Return only the lines below starting at the line containing "El Dilema De Un Beso 04 | Ivrea Argentina" and ending at the line containing "Commande chauffage MAZDA CX7", both included, exactly as they are and with no pictures.

Working data:
·····
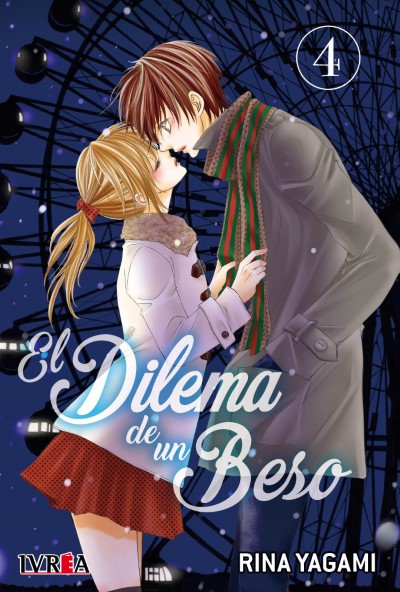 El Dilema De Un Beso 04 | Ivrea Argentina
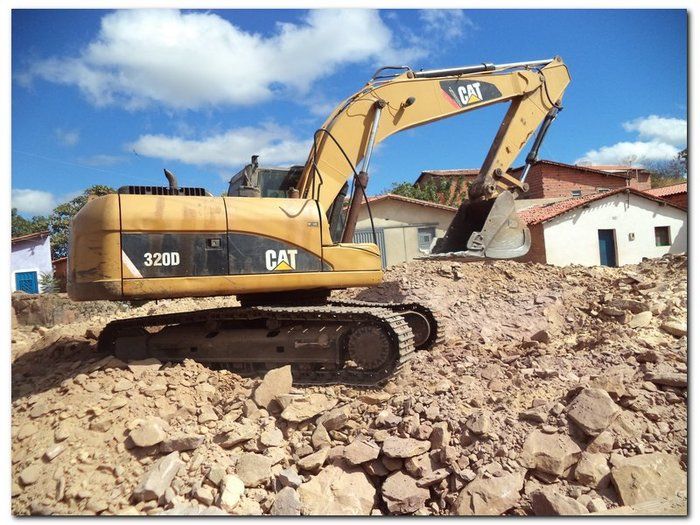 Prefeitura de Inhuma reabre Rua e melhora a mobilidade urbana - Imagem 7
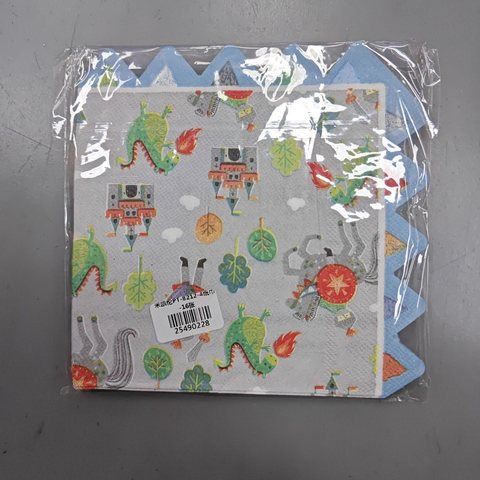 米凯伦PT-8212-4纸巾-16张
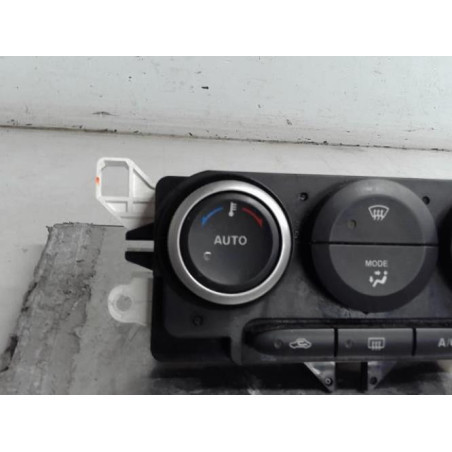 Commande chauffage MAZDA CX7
·····
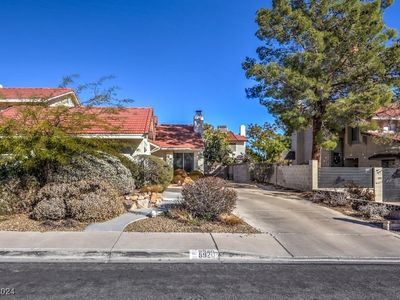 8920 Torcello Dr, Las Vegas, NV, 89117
·····
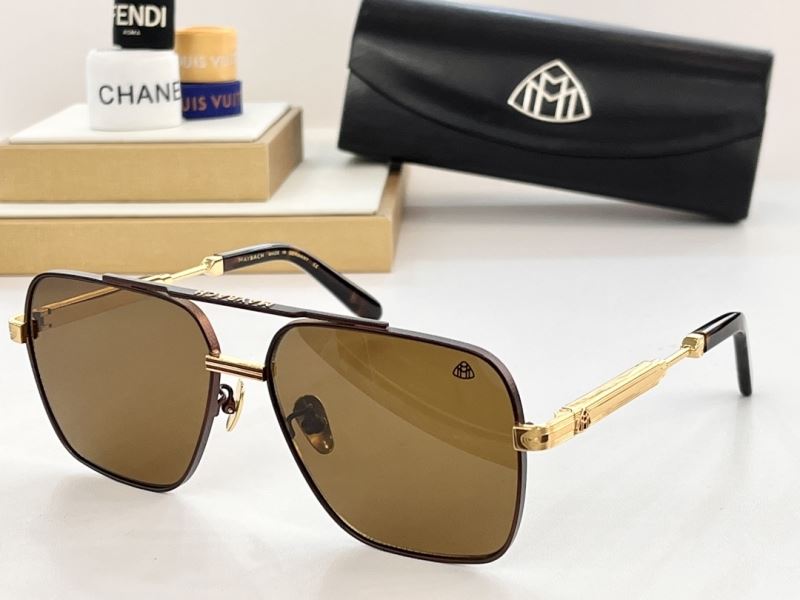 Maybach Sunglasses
·····
Answer to the exercise:
 El Dilema De Un Beso 04 | Ivrea Argentina
 Prefeitura de Inhuma reabre Rua e melhora a mobilidade urbana - Imagem 7
 米凯伦PT-8212-4纸巾-16张
 Commande chauffage MAZDA CX7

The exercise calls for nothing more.